Fulcrum's Position on WWW Distributed Indexing and Searching

World Wide Web Consortium Distributed Indexing/Searching Workshop

Fulcrum Technologies Inc. Position Paper

Mike Heffernan, Glen Seeds

In response to the Call for Participation for the above workshop, Fulcrum Technologies Inc. submits for discussion position on the issues requested for comment.

Robot Exclusion, Web Crawling and Web Indexing

The general approach of "web crawling" - that of unleashing a software program to periodically retrieve and index the contents of the Internet into a central searchable collection - is an inherently unscalable.

A far stronger approach is to avoid large central indexes, and adopt a strategy of distributed indexing and searching.
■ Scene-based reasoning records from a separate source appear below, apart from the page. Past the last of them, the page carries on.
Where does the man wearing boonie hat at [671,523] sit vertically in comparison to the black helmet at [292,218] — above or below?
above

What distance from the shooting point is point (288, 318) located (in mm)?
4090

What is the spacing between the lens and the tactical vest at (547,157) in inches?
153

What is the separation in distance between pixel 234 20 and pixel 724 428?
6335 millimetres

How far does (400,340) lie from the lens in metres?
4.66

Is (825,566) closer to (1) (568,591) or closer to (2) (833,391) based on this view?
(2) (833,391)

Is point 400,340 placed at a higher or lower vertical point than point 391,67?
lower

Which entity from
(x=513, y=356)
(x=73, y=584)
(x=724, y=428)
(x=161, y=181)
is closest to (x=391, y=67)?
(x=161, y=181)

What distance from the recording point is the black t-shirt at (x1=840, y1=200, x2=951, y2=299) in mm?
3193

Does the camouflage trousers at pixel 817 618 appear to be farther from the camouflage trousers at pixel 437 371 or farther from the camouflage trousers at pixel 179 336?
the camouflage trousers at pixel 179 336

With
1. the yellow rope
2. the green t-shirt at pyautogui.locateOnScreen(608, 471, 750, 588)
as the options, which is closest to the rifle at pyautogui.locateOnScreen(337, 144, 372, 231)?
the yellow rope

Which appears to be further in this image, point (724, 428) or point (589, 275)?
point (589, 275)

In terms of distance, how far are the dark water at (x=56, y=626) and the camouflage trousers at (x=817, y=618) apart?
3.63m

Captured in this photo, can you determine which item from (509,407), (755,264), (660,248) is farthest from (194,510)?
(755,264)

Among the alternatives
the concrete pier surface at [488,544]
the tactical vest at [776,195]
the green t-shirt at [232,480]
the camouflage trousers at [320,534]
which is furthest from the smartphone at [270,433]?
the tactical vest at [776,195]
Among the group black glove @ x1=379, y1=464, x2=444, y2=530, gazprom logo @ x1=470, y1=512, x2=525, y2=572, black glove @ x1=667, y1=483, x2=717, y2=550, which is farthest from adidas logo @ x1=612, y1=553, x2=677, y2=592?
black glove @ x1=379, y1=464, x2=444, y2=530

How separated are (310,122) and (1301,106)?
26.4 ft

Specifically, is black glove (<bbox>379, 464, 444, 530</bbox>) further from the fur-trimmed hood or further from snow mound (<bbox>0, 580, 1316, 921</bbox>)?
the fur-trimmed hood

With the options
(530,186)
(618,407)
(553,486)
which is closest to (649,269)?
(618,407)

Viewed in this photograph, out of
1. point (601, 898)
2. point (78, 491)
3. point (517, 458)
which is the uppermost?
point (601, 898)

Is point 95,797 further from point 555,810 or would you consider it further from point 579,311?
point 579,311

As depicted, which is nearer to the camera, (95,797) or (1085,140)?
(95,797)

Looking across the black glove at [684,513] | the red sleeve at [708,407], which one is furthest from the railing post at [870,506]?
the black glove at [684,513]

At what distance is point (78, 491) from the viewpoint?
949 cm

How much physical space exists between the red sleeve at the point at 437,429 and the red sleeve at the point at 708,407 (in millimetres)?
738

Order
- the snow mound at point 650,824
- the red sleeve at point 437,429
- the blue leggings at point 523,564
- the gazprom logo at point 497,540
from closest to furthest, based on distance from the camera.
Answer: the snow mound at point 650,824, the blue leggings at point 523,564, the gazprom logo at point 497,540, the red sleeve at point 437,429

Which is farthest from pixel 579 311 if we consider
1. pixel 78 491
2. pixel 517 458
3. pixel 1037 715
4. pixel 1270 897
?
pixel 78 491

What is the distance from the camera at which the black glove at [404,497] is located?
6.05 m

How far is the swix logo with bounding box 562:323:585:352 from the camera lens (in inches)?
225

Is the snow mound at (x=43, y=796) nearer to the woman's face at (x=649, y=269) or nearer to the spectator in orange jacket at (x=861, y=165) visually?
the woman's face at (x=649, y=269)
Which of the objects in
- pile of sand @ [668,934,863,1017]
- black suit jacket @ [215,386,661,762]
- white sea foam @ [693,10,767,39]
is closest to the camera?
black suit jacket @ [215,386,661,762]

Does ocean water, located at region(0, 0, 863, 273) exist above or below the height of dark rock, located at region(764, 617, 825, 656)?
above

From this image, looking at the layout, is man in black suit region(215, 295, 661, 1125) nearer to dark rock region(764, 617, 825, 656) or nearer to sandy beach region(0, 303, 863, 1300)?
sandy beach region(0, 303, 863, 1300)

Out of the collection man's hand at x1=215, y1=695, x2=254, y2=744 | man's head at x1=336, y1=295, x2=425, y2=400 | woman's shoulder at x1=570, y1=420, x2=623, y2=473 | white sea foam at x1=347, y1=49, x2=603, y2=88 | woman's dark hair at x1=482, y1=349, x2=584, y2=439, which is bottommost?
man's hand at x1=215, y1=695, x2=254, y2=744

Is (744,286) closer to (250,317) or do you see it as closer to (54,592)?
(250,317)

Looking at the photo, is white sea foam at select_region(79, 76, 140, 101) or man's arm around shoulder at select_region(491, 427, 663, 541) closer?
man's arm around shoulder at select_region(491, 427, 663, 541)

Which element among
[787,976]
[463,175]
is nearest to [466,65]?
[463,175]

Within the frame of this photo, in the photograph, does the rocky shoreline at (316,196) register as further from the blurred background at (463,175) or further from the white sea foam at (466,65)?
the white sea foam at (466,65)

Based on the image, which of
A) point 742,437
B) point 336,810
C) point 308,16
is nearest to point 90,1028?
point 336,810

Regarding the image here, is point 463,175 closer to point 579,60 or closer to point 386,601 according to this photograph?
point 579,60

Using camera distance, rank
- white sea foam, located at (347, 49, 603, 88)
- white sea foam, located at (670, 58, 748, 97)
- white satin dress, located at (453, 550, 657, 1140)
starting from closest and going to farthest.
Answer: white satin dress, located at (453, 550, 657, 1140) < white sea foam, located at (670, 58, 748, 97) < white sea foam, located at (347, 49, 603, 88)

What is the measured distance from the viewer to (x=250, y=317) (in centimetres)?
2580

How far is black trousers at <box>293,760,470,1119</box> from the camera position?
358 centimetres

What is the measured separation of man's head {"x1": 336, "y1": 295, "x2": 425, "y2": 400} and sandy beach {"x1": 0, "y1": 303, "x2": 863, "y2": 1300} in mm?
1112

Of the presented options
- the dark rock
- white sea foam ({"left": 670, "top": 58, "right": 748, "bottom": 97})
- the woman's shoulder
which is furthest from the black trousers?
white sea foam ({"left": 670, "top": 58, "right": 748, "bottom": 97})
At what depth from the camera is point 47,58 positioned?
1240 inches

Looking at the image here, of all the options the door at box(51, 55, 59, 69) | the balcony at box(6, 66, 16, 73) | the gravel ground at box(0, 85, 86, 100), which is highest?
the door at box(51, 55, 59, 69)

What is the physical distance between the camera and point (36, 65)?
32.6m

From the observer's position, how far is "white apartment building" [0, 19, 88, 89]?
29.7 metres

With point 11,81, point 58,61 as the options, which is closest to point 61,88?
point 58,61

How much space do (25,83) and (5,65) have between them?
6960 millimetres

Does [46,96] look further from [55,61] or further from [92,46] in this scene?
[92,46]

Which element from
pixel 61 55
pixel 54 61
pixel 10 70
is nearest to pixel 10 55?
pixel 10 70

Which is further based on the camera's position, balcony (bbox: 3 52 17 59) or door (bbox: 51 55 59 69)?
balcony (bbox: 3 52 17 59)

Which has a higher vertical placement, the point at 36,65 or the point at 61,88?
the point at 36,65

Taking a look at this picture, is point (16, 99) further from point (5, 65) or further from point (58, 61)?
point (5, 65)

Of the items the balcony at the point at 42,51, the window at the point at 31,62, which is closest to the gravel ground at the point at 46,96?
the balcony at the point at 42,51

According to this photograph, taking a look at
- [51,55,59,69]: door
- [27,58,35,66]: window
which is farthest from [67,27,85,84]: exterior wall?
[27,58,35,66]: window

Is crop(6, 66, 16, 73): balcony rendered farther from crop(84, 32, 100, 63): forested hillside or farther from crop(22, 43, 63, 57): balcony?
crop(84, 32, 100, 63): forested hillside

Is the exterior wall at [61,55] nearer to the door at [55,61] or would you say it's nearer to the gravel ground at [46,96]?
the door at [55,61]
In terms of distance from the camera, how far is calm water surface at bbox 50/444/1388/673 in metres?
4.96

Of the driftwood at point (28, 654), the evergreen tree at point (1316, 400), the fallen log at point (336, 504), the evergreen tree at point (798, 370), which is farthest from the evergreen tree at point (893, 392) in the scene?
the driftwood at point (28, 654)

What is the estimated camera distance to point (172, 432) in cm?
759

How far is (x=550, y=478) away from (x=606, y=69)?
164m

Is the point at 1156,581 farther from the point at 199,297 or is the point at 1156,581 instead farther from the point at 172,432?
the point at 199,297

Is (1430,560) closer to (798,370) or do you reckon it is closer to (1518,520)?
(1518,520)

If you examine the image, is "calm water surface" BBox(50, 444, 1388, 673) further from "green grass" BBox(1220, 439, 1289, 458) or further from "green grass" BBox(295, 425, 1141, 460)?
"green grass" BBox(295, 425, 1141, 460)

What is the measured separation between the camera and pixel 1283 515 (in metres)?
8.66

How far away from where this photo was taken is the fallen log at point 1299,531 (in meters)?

Distributed Indexing and Distributed Searching

Fulcrum support the continued evolution of standard protocols (like z39.50) and query syntax that enable distributed search applications in an immediate response model.

Agent based search distribution is an important long term technique. Agents should traverse a set of distributed indexes, as opposed to executing a direct web crawl. Agent based queries will ultimately be more effective, as they do not need to return immediately with a quick result.

The significant challenges in introducing distributed indexing and distributed searching are not necessarily technical in nature. Large Web indexes are now corporate assets that require significant investment in equipment, software and bandwidth to construct and maintain. In order for distributed indexing to succeed, some consideration will need to be given to the business model.

Matching Semantics of Document Properties and Meta-data

There must be a common syntax for recording meta-data and a common semantic ontology for interpreting it. Fulcrum supports the development of a common syntax and basic ontology to allow for rudimentary meta-data extraction from data sources and document collections.

In order for this development to be practical and timely, it will be necessary to limit its scope. Some of the current efforts to capture an web oriented ontology, like Yahoo, could serve as the foundation for this effort.

Merging Result List Scores

Fulcrum supports the development of a clear multi-vendor standard to allow document index collections to compare and rationalize the statistical weight of a query against the collection as a whole. The resulting collection weighting should be engineered to be a viable mechanism for subsequent normalization of the individual document relevance scores presented to the user.
Last modified: Thu Jun 20 18:20:11 EST 1996.